SELECTED PASSAGE —
● ● ● ●

IIRC form.show implies an activation of the form and sets focus to the form,
while only setting form.visible=.T. does not.

Regards
Bernhard Sander

Re: [surve] what if... by Al

Al
Sat Jan 06 08:27:45 CST 2007

I agree with you !
IMHO, if a new form is opened (say in response to user needing some info and
opening form B while editing form A), there is no reason to have anything
fire in form A (other than possibly form.deactivate).

Imagine sitting on a field that has immediate validation, either from valid
or lost focus, or any range check, or ... (there are many good reasons for
some immediate validation) and the user has not yet input anything (or
something invalid such as an invalid date!) and needs to open another form
(event driven <g>)

al


"Man-wai Chang" <toylet.toylet@gmail.com> wrote in message
news:%23HfZ6GXMHHA.536@TK2MSFTNGP02.phx.gbl...

● ● ● ●

Captioned web image data
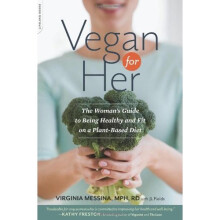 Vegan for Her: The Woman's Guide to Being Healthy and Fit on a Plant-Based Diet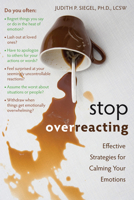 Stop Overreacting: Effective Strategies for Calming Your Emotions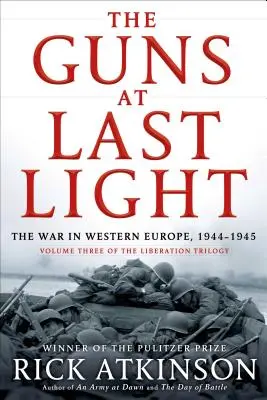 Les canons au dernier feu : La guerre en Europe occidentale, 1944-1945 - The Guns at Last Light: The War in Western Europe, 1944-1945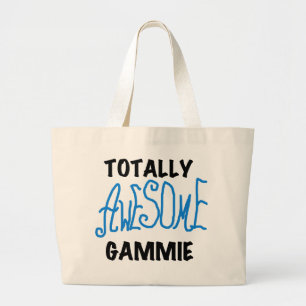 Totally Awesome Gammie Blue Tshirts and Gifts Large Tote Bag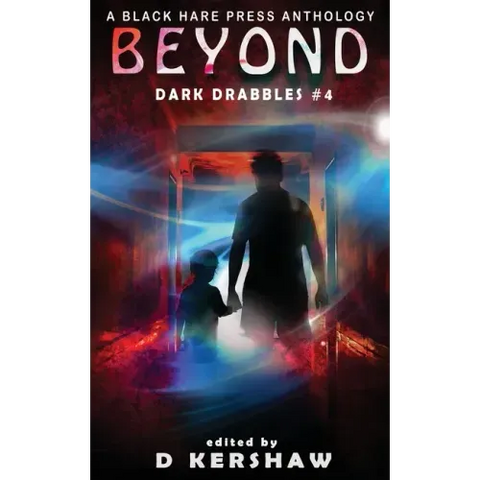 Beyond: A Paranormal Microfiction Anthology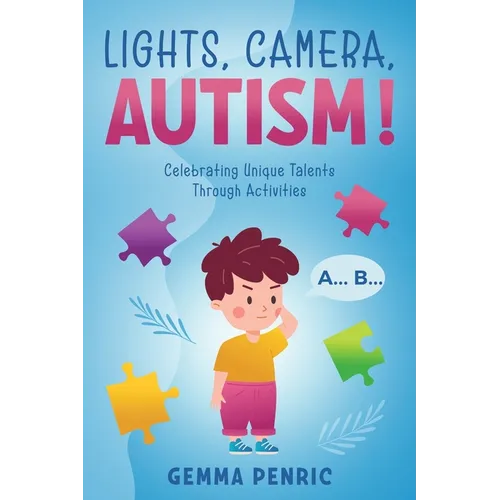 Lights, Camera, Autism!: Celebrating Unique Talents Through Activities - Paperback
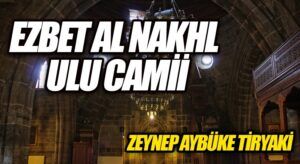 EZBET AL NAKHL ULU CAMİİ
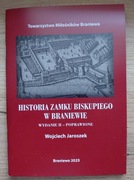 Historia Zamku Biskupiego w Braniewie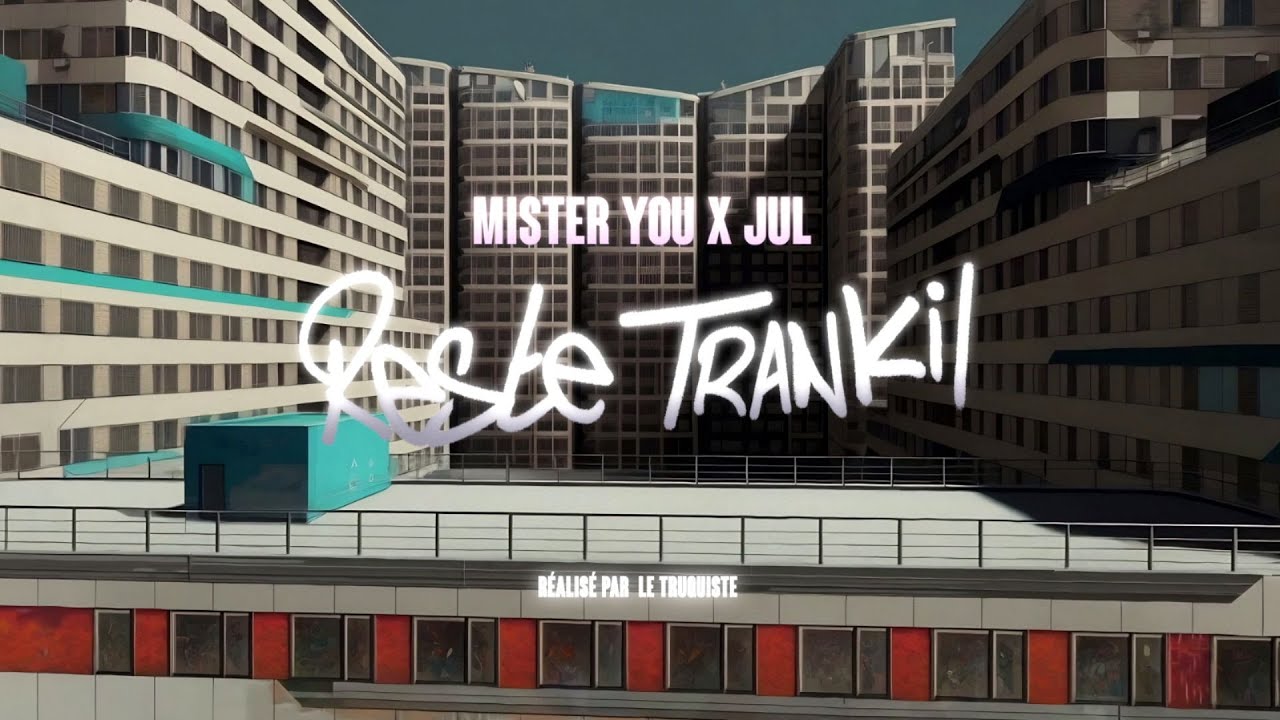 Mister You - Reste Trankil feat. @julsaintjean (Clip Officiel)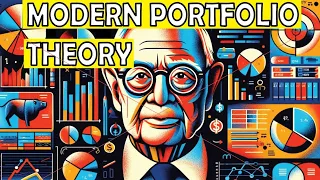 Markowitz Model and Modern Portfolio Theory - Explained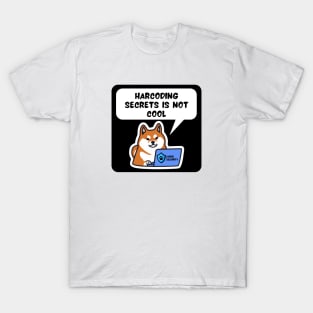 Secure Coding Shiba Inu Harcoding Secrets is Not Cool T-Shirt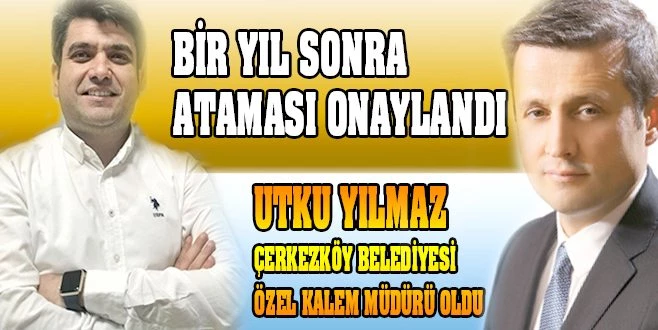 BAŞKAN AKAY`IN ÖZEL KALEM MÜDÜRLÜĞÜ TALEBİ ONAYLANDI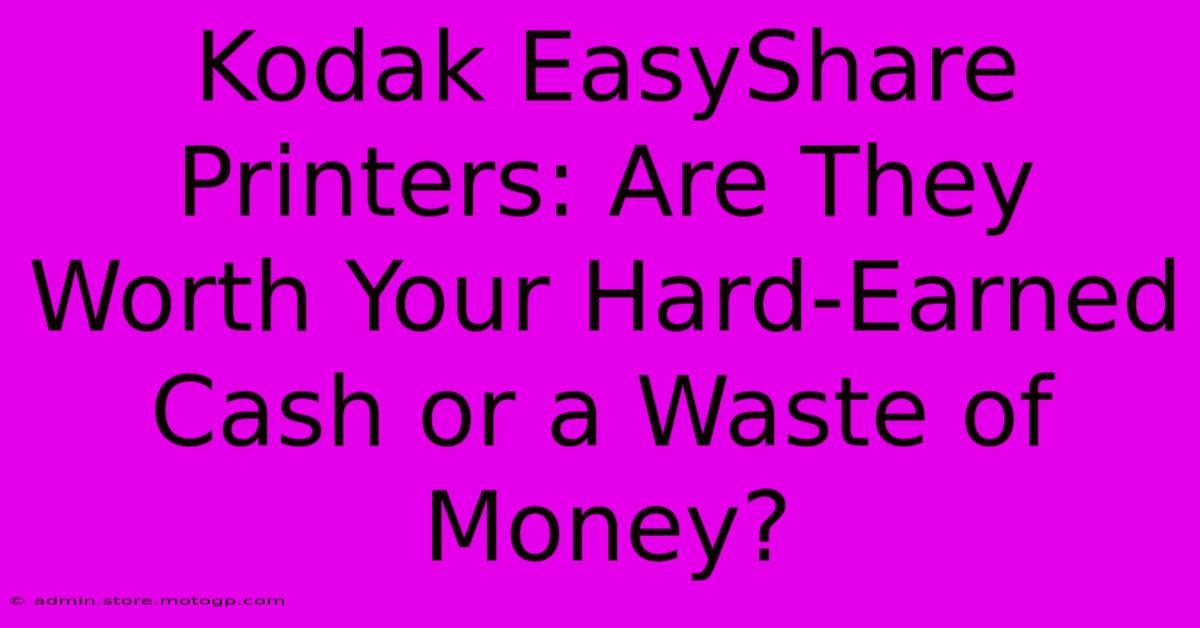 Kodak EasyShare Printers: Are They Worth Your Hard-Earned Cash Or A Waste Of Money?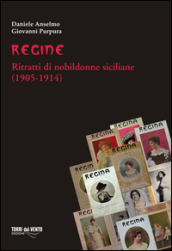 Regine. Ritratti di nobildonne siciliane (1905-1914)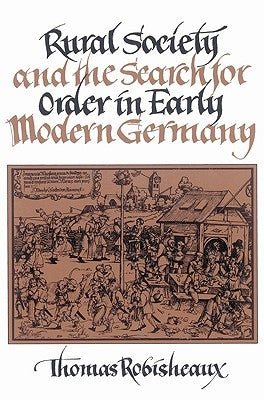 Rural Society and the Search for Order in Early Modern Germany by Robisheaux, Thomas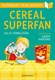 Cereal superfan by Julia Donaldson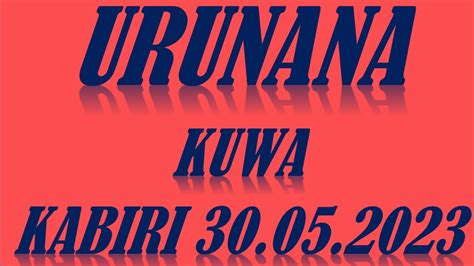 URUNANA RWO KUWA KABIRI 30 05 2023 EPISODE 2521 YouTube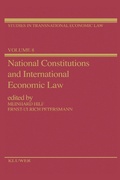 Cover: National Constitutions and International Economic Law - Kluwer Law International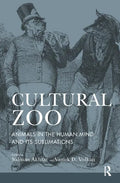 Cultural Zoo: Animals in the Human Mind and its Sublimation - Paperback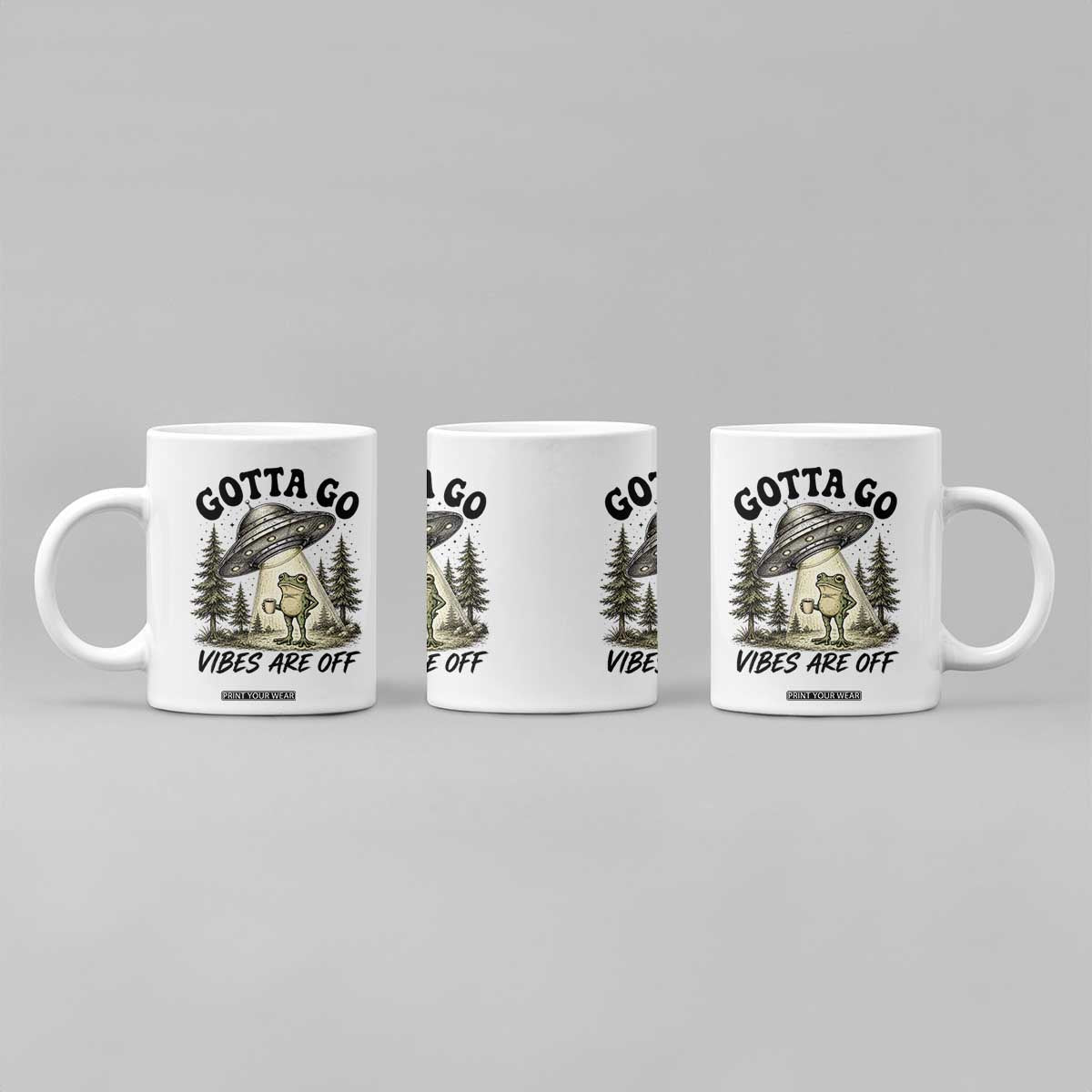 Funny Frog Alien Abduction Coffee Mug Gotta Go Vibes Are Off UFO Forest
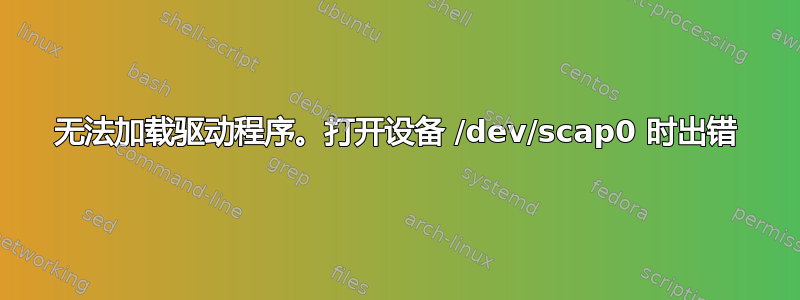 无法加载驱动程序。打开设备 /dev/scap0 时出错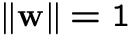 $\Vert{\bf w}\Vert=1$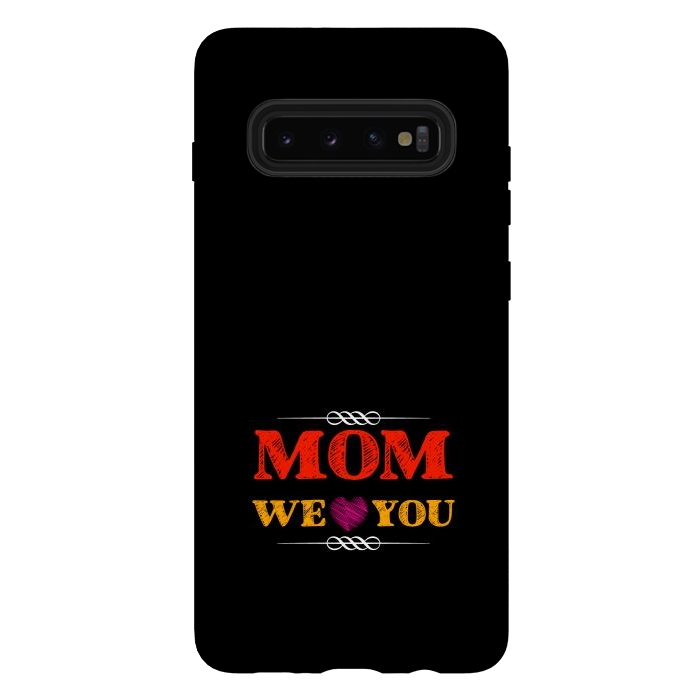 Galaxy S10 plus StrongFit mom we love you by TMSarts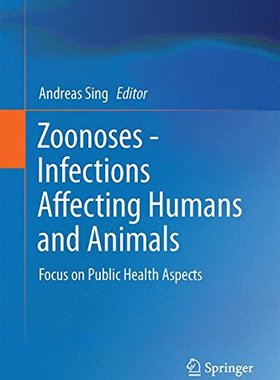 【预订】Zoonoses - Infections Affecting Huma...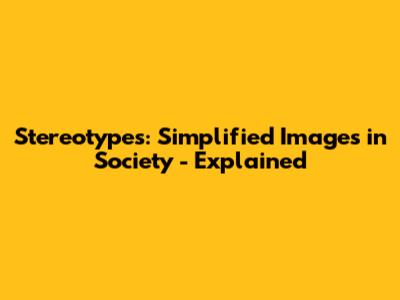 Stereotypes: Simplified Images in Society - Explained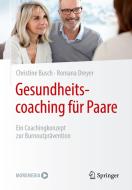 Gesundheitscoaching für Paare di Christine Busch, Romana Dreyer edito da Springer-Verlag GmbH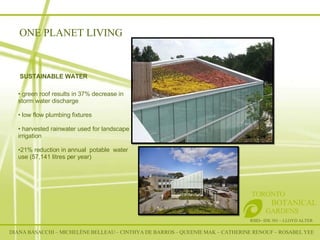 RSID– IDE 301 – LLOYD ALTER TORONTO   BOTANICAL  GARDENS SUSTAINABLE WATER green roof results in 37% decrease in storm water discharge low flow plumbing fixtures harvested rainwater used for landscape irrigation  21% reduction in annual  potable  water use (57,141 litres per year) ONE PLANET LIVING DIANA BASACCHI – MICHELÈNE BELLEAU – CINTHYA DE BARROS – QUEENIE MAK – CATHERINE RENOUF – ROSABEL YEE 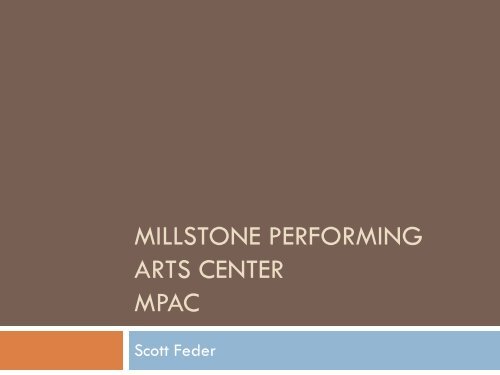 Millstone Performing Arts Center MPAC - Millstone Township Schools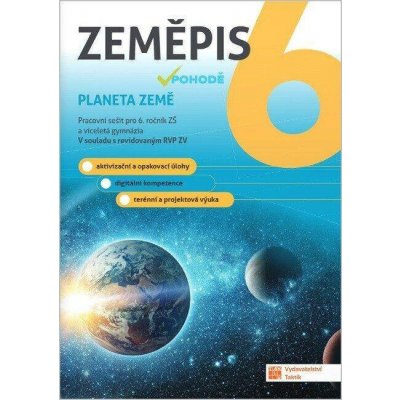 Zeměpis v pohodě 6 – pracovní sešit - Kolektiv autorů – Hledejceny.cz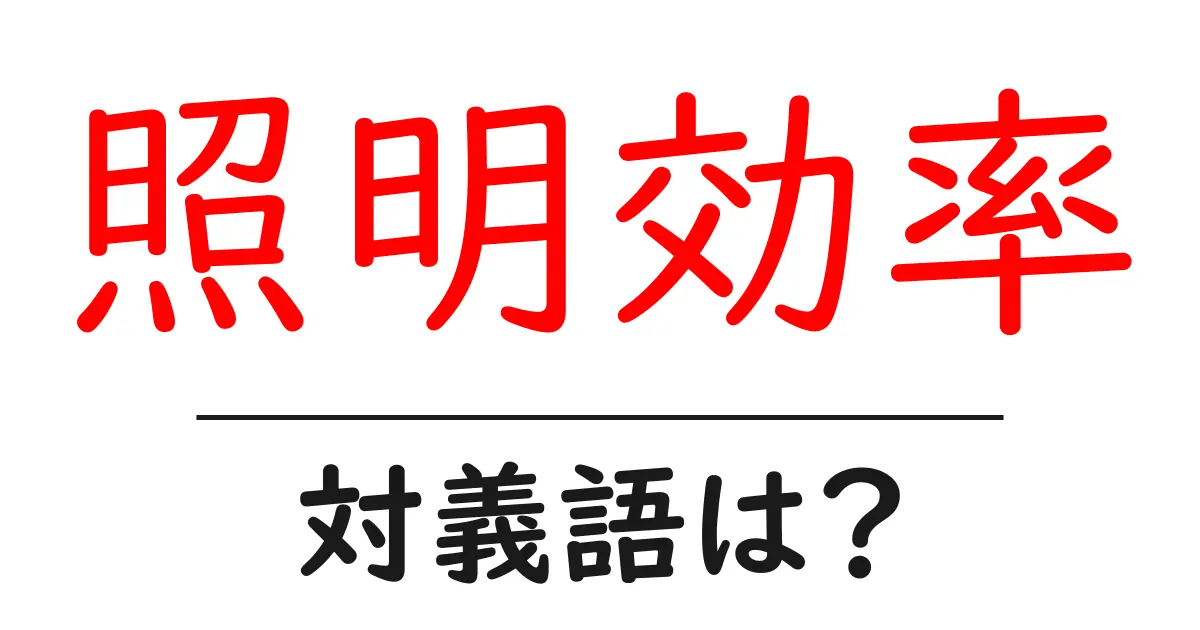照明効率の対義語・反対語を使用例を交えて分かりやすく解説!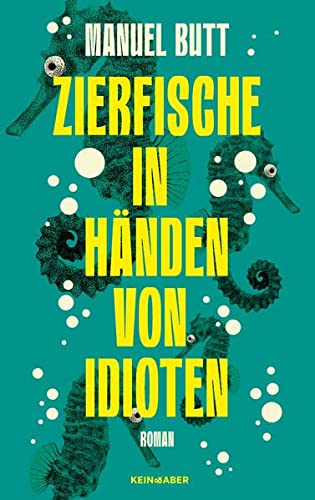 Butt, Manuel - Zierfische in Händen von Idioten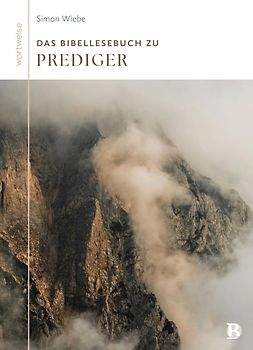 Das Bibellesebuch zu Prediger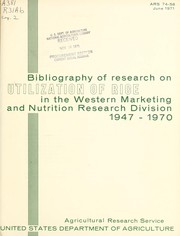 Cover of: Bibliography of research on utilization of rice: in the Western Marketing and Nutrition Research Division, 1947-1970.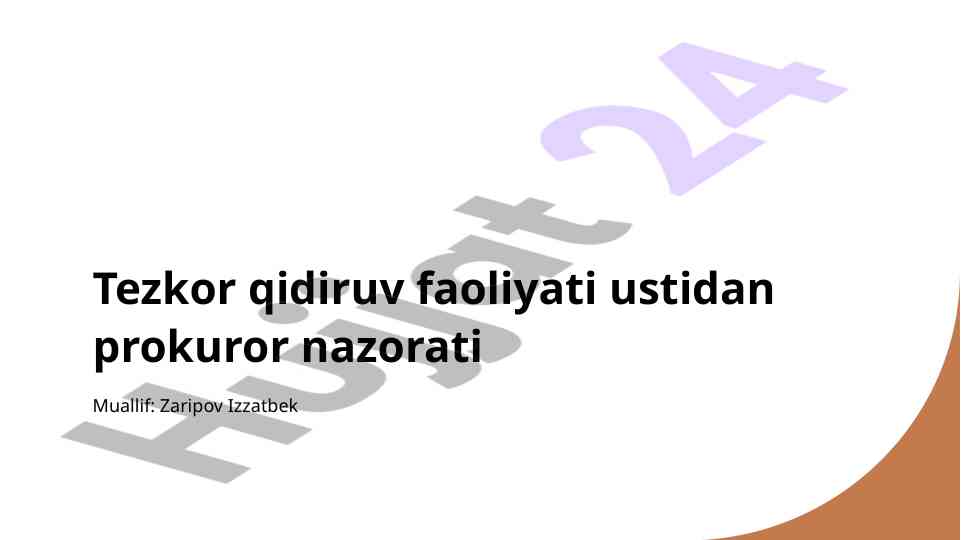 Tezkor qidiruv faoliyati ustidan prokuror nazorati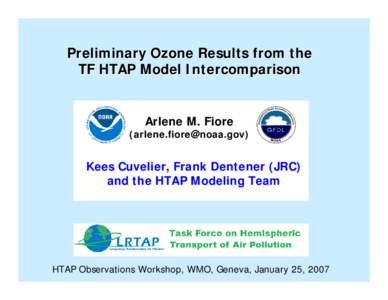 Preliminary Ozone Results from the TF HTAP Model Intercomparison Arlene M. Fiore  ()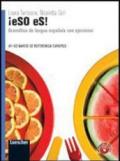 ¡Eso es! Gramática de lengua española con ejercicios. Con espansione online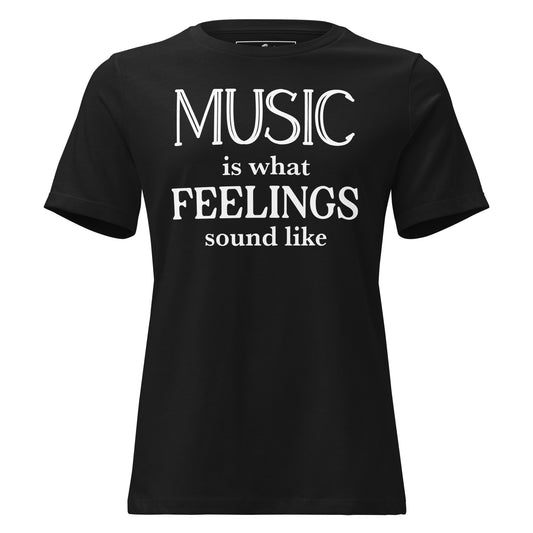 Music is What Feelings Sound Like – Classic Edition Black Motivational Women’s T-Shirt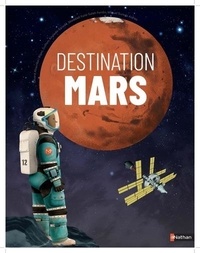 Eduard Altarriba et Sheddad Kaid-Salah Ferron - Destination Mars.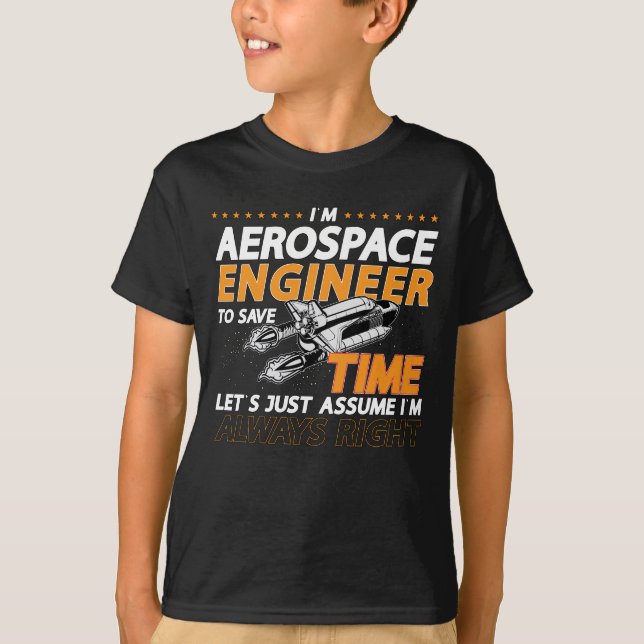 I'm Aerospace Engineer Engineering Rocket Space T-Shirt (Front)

● ● ● ●

ASSIGNED TASK 1 — Can you restate, word for word, everything in the forum thread on form activation above from "Re: [surve] what" down to "than possibly form.deactivate)."?
ASSIGNED TASK 2 — How would you rewrite the paragraph of the forum thread on form activation that begins "Imagine sitting on a field" more briefly, keeping its main facts?

REPLY 1 —
Re: [surve] what if... by Al

Al
Sat Jan 06 08:27:45 CST 2007

I agree with you !
IMHO, if a new form is opened (say in response to user needing some info and
opening form B while editing form A), there is no reason to have anything
fire in form A (other than possibly form.deactivate).

REPLY 2 — Picture a field with immediate validation through valid, lost focus or a range check (and there are many good reasons for such validation). The user has entered nothing yet, or something invalid such as a bad date, and needs to open another form.